# Input material start
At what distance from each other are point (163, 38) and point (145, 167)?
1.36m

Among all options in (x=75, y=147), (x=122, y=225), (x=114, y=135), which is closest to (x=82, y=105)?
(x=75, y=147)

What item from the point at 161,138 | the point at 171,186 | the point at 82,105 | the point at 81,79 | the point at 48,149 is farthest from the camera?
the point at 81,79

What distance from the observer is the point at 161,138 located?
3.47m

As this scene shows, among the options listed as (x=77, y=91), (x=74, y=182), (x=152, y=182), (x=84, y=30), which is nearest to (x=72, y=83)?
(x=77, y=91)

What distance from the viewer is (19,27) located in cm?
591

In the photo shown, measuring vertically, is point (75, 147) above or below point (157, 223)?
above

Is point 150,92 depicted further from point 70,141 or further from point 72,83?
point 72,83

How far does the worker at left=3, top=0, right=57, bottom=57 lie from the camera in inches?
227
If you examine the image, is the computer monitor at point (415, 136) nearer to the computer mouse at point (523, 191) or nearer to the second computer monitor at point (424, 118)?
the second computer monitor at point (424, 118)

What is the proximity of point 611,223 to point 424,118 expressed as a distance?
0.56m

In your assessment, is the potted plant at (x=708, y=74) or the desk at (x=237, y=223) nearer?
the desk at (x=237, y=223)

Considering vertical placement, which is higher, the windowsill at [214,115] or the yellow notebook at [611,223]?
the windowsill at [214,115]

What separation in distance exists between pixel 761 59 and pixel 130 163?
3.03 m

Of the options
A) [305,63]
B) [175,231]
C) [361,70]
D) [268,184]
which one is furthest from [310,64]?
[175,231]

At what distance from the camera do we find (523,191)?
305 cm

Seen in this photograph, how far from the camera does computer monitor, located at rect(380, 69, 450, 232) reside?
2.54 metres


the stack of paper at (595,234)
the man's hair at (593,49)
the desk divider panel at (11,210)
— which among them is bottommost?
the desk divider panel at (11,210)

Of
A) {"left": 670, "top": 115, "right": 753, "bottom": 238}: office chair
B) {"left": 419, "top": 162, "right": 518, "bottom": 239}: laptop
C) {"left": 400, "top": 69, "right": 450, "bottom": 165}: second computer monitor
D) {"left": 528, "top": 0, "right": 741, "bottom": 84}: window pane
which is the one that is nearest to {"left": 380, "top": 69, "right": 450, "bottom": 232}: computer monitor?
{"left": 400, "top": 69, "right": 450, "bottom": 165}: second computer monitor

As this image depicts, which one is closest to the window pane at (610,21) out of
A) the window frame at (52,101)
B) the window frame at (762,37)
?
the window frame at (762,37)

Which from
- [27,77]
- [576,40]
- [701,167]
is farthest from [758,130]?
# Input material end
Requirements:
Please write out all the data above again, replacing each "camera" with "lens" and keeping everything else unchanged.

Completed exercise:
At what distance from each other are point (163, 38) and point (145, 167)?
1.36m

Among all options in (x=75, y=147), (x=122, y=225), (x=114, y=135), which is closest to (x=82, y=105)?
(x=75, y=147)

What item from the point at 161,138 | the point at 171,186 | the point at 82,105 | the point at 81,79 | the point at 48,149 is farthest from the lens?
the point at 81,79

What distance from the observer is the point at 161,138 located?
3.47m

As this scene shows, among the options listed as (x=77, y=91), (x=74, y=182), (x=152, y=182), (x=84, y=30), which is nearest to (x=72, y=83)?
(x=77, y=91)

What distance from the viewer is (19,27) located in cm?
591

In the photo shown, measuring vertically, is point (75, 147) above or below point (157, 223)?
above

Is point 150,92 depicted further from point 70,141 or further from point 72,83?
point 72,83

How far does the worker at left=3, top=0, right=57, bottom=57 lie from the lens in inches?
227
If you examine the image, is the computer monitor at point (415, 136) nearer to the computer mouse at point (523, 191) or nearer to the second computer monitor at point (424, 118)?
the second computer monitor at point (424, 118)

What is the proximity of point 611,223 to point 424,118 expressed as a distance?
0.56m

In your assessment, is the potted plant at (x=708, y=74) or the desk at (x=237, y=223) nearer?
the desk at (x=237, y=223)

Considering vertical placement, which is higher, the windowsill at [214,115] or the yellow notebook at [611,223]?
the windowsill at [214,115]

What separation in distance exists between pixel 761 59 and pixel 130 163?
3.03 m

Of the options
A) [305,63]
B) [175,231]
C) [361,70]
D) [268,184]
which one is furthest from [310,64]?
[175,231]

At what distance from the lens do we find (523,191)?
305 cm

Seen in this photograph, how far from the lens does computer monitor, located at rect(380, 69, 450, 232) reside?
2.54 metres


the stack of paper at (595,234)
the man's hair at (593,49)
the desk divider panel at (11,210)
— which among them is bottommost?
the desk divider panel at (11,210)

Of
A) {"left": 670, "top": 115, "right": 753, "bottom": 238}: office chair
B) {"left": 419, "top": 162, "right": 518, "bottom": 239}: laptop
C) {"left": 400, "top": 69, "right": 450, "bottom": 165}: second computer monitor
D) {"left": 528, "top": 0, "right": 741, "bottom": 84}: window pane
which is the one that is nearest to {"left": 380, "top": 69, "right": 450, "bottom": 232}: computer monitor?
{"left": 400, "top": 69, "right": 450, "bottom": 165}: second computer monitor

As this image depicts, which one is closest to the window pane at (610,21) out of
A) the window frame at (52,101)
B) the window frame at (762,37)
?
the window frame at (762,37)

Which from
- [27,77]
- [576,40]
- [701,167]
is farthest from [758,130]?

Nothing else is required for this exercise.